Ed è proprio su questo fronte che evidenti appaiono i nessi tra lo sport attuale e quello degli anni Trenta. Basti pensare alla scoperta, tutta ascrivibile a Starace, dell’importanza del ruolo svolto dai media, e, più in generale, dall’audio-visivo a sostegno della promozione e della valorizzazione dell’evento sportivo: dalle primissime radiocronache di Carosio, passando poi ai cine-giornali e ai filmati ad hoc del Luce, fino ad arrivare alla regia dedicata dei match-evento dello sport odierno. Per non parlare poi di tutti quei dettagli che attengono alla partecipazione e alla fruizione collettiva dello spettacolo sportivo, con particolare riferimento al cosiddetto fenomeno del tifo e alla genesi del campionismo, ovvero del culto pubblico, ufficiale e politico dei grandi fuoriclasse. Gli anni Venti fecero da grande incubatore di questo fenomeno, che iniziò in modo un po’ strisciante già con l’esaltazione di Ottavio Bottecchia, indimenticato vincitore del Tour de France, poi con la celebrazione del campionissimo Alfredo Binda, ed infine con il trionfo degli assi della velocità, Tazio Nuvolari e Achille Varzi.

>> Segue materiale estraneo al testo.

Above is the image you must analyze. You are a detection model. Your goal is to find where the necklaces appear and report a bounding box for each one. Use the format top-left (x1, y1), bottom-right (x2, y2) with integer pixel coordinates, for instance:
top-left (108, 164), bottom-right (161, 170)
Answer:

Ma fu solo nel decennio successivo che il campionismo riuscì ad esprimere appieno tutto il proprio potenziale mediatico e spettacolare, segnando per sempre le sorti del circuito sportivo italiano e del calcio in particolare, le cui vedette, sull’onda di quest’enfasi collettiva, finirono infatti con l’assumere chiaramente un ruolo ed un profilo metasportivo. Divennero icone, stelle, simboli e modelli di un sistema, che non poteva più prescindere dalla loro centralità, sia nella vita pubblica, sia nell’immaginario collettivo. Di qui l’istituzione della Medaglia al Valore Atletico, a suggellare il rilievo anzitutto politico del grande sportivo, la genesi del fenomeno Carnera, primo pugile italiano a vincere il titolo nella categoria regina, il culto di Vittorio Pozzo, l’allenatore-simbolo della stagione aurea ’34-’38, culminata nei due trionfi mondiali e nel successo olimpico di Berlino 1936, e la nascita del mito Meazza, Il Balillanerazzurro, la cui sindrome del piede gelato, responsabile della sua lunga assenza dai campi di gioco, tenne il Paese col fiato sospeso, tra il 1939 e il 1940.